No-one likes being wrong. Ms Shaw says that if you start to point out they're being ridiculous, they'll end up doubling down and being defensive.

Instead let them know you're not trying to change their mind, but you're also not going to subscribe to what they do.

"Acknowledge that you have difference in opinion," Ms Shaw says.

"Ask them, is that going to be a problem for us and if so, what are we going to do about it?"

Ms Shaw says this creates a problem-solving exercise which is far more constructive than debating a topic you'll never agree on.

Sometimes it's best to just agree to disagree


Ms Shaw says that while we're all entitled to hold our own views, we don't have the right to impose them on others or insist that they change their behaviour accordingly.

Agreeing to disagree might be good move if the person isn't trying to insist that you subscribe to what they do.

"If someone's theory actually impacts how they are in the relationship, or they try and insist that you behave in the same way, then that's where it's going to get much harder," Ms Shaw says.

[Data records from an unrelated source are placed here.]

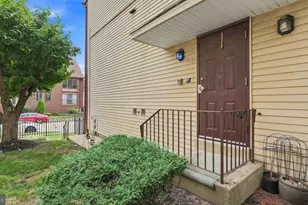 9522 James St, Philadelphia, PA 19114 - Photo 23
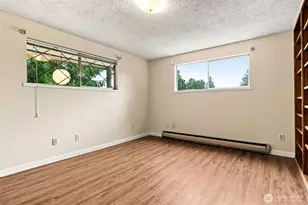 7412 104th St E, Puyallup, WA 98373 - Photo 18
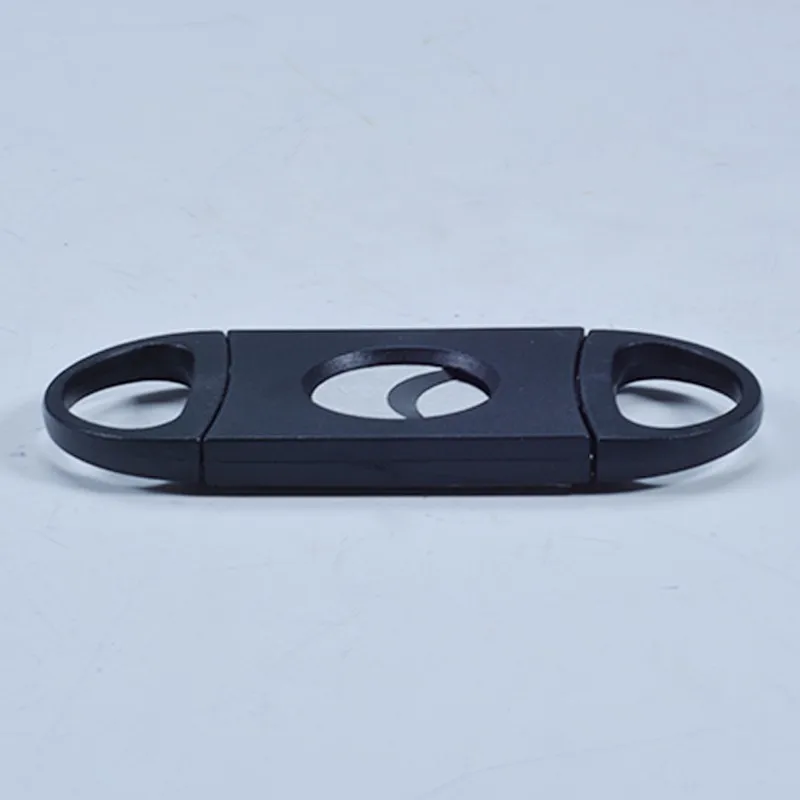 WLC-0146 (2).jpg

For the sake of the friendship, don't dwell on your differences


"I think what you've always got to ask yourself is: Are all the other ways that we connect meaningful?" Ms Shaw says.

"And even though they hold different views, are they really intruding on me? Are they really asking me to be different? Or are they asking me just to hear them out and accept their different view?" Ms Shaw says.

If it's the latter, then that should be very manageable.